New study reveals consequences of decades of global nutrition transition.
Just a handful of rice and beans—a part of our world is starved. Hawaiian Pizza and ice-cream—another part of our world is stuffed, throwing away food every day. This gap is likely to worsen, while food waste will increase and pressure on the environment will go up, a new study shows. Researchers from the Potsdam Institute for Climate Impact Research (PIK) assessed the consequences if the current nutrition transition, from scarce starch-based diets towards processed foods and animal products, continues—the calculations combine, for the first time, estimates for under- and overweight, food composition and waste. Their findings provide a startling look ahead: By 2050, more than 4 billion people could be overweight, 1.5 billion of them obese, while 500 million people continue to be underweight.
“If the observed nutrition transition continues, we will not achieve the United Nations goal of eradicating hunger worldwide,” explains Benjamin Bodirsky from PIK, lead author of the study just published in Scientific Reports. “At the same time, our future will be characterized by overweight and obesity of mind-blowing magnitude.” By 2050, 45 percent of the world’s population could be overweight and 16 percent obese—compared to about 29 and 9 percent in 2010. This development is due to the insufficient global distribution of food as well as to the shift from scarcely processed plant‐based diets towards unbalanced, affluent diets, where animal protein, sugar and fat displace whole grains and pulses.
And that’s not all as Bodirsky underlines: “The increasing waste of food and the rising consumption of animal protein mean that the environmental impact of our agricultural system will spiral out of control. Whether greenhouse gases, nitrogen pollution or deforestation: we are pushing the limits of our planet – and exceed them.
Food systems as driver for greenhouse gas emissions
Crop and grazing land for food production cover about one third of the global land area; our food system is responsible for up to a third of global greenhouse gas emissions. The study projects that—if current trends continue—global food demand will increase by about 50% between 2010 and 2050, the demand for animal products like meat and milk will approximately double, a development that requires more and more land.

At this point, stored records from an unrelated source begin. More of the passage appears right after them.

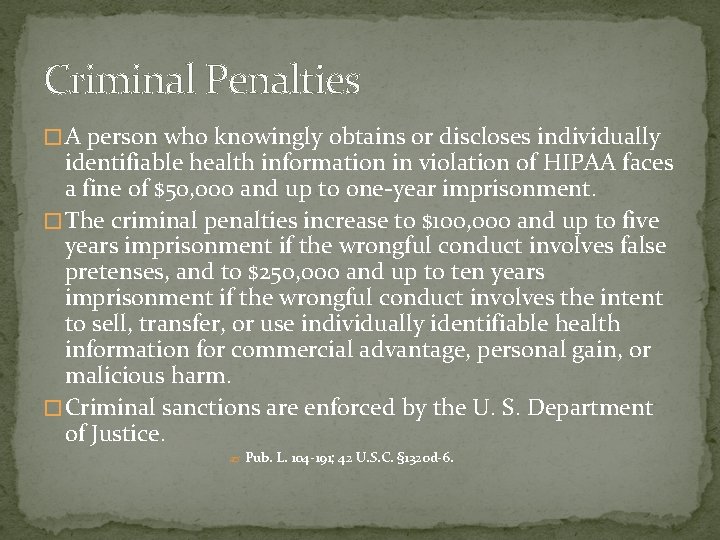 Criminal Penalties � A person who knowingly obtains or discloses individually identifiable health information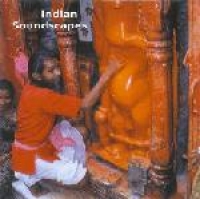 V.A. INDIAN SOUNDSCAPES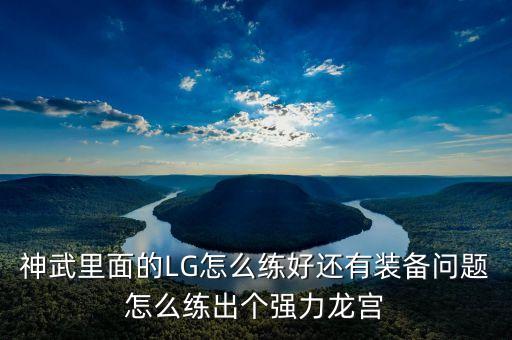 神武4手游lg怎么玩好，神武里面的LG怎么练好还有装备问题怎么练出个强力龙宫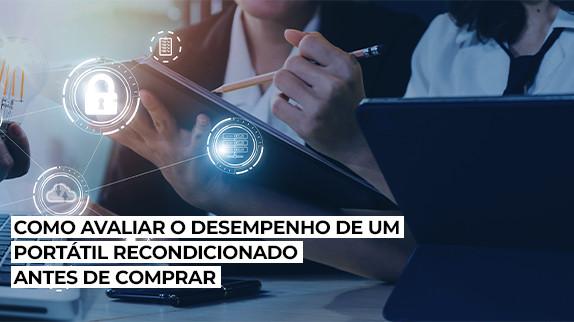 Como Avaliar o Desempenho de um Portátil Recondicionado Antes de Comprar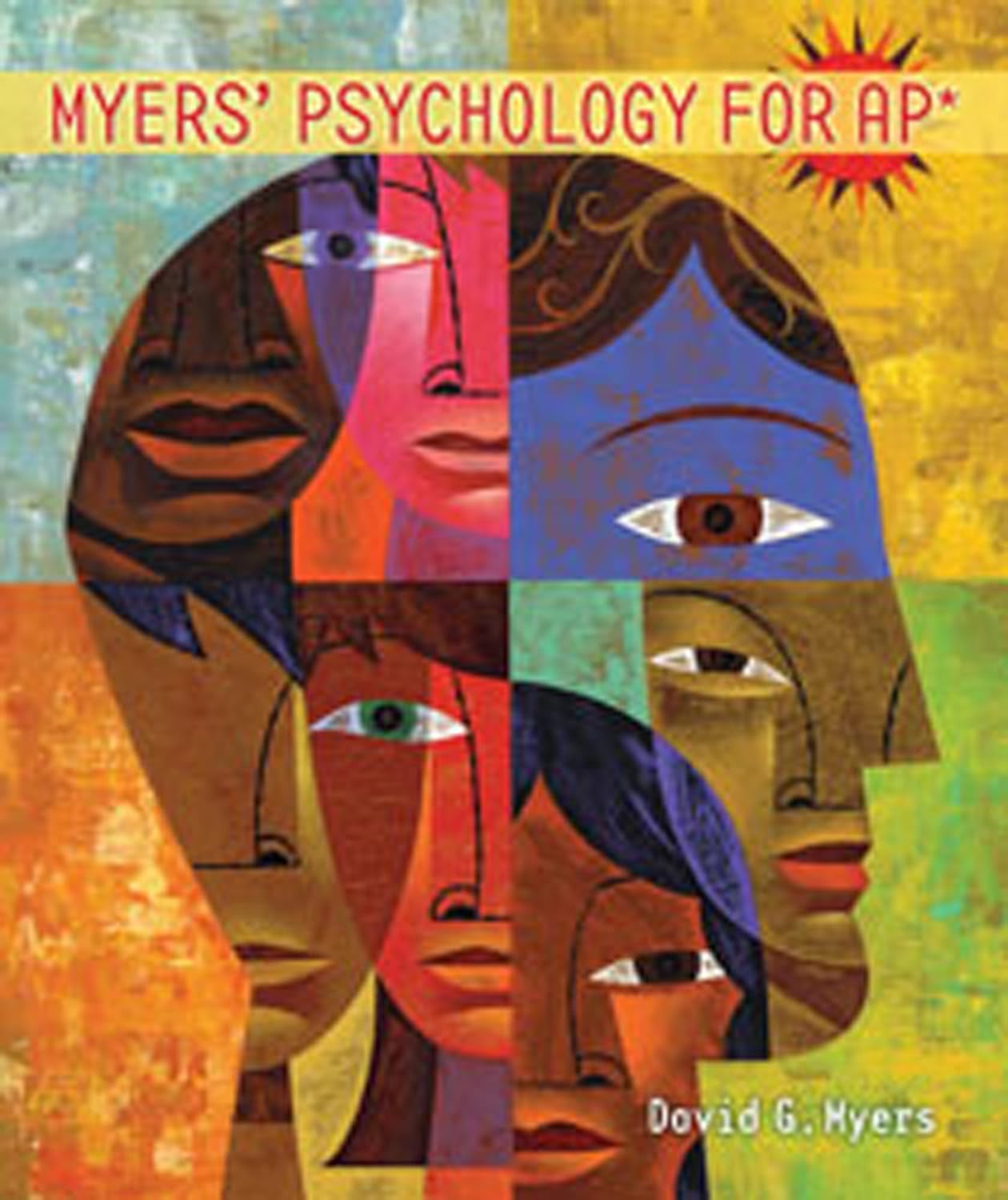 Myers' Psychology for AP by David G. Myers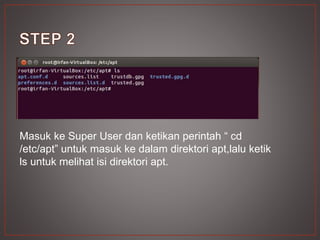 Masuk ke Super User dan ketikan perintah “ cd
/etc/apt” untuk masuk ke dalam direktori apt,lalu ketik
ls untuk melihat isi direktori apt.
 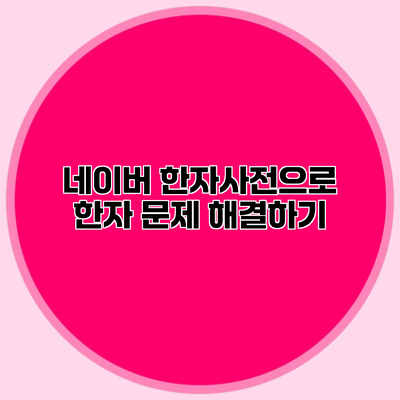 네이버 한자사전으로 한자 문제 해결하기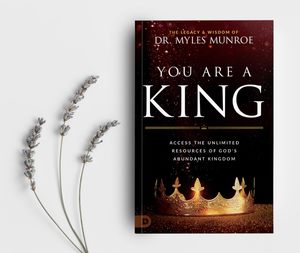 General: You are a King by Myles Munroe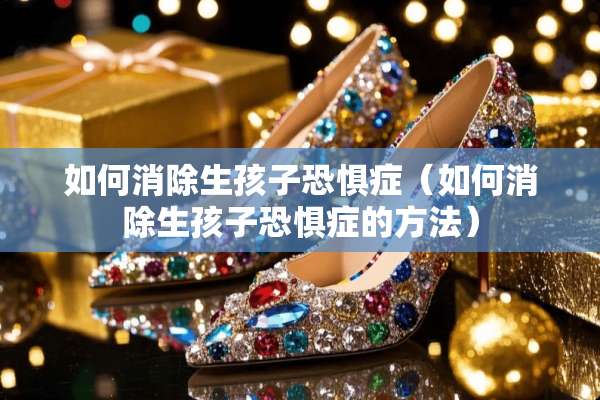 如何消除生孩子恐惧症（如何消除生孩子恐惧症的方法）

“Using the same area of land, we could produce much more plant-based food for humans than animal-based food,” explains co-author Alexander Popp, head of PIK’s Land Use Management Research Group. “To put it in a very simplistic way: If more people eat more meat, there’s less plant-based food for the others—plus we need more land for food production which can lead to forests being cut down. And greenhouse gas emissions rise as a consequence of keeping more animals.”
Global food demand: distribution and education are at the heart of the problem
The study provides a first-of-its kind, consistent long-term overview of a continued global nutrition transition from 1965 to 2100, using an open-source model that forecasts how much of food demand can be attributed to factors like population growth, ageing, increasing height, growing body mass index, declining physical activity and increasing food waste. Co-author Prajal Pradhan from PIK explains: “There is enough food in the world—the problem is that the poorest people on our planet have simply not the income to purchase it. And in rich countries, people don’t feel the economic and environmental consequences of wasting food.” But redistribution alone would not be sufficient, as actually both the poor and the rich eat poorly: There is a lack of knowledge about a healthy way of life and nutrition.
How to trigger an appetite for change?
“Unhealthy diets are the world’s largest health risks,” co-author Sabine Gabrysch, head of PIK´s Research Department on Climate Resilience explains. “While many countries in Asia and Africa currently still struggle with undernutrition and associated health problems, they are increasingly also faced with overweight, and as a consequence, with a rising burden of diabetes, cardiovascular disease and cancer,” she adds. The study could provide valuable orientation about the potential development pathway of different countries and regions. It could also support much-needed pro-active policies for a qualitative transition towards sustainable and healthy diets.
Sabine Gabrysch concludes: “We urgently need political measures to create an environment that promotes healthy eating habits. This could include binding regulations that limit the marketing of unhealthy snacks and promote sustainable and healthy meals in schools, hospitals and canteens. A stronger focus on nutrition education is also key, from early education in kindergarten to counseling by medical doctors and nurses. What we eat is of vital importance—both for our own health and that of our planet.”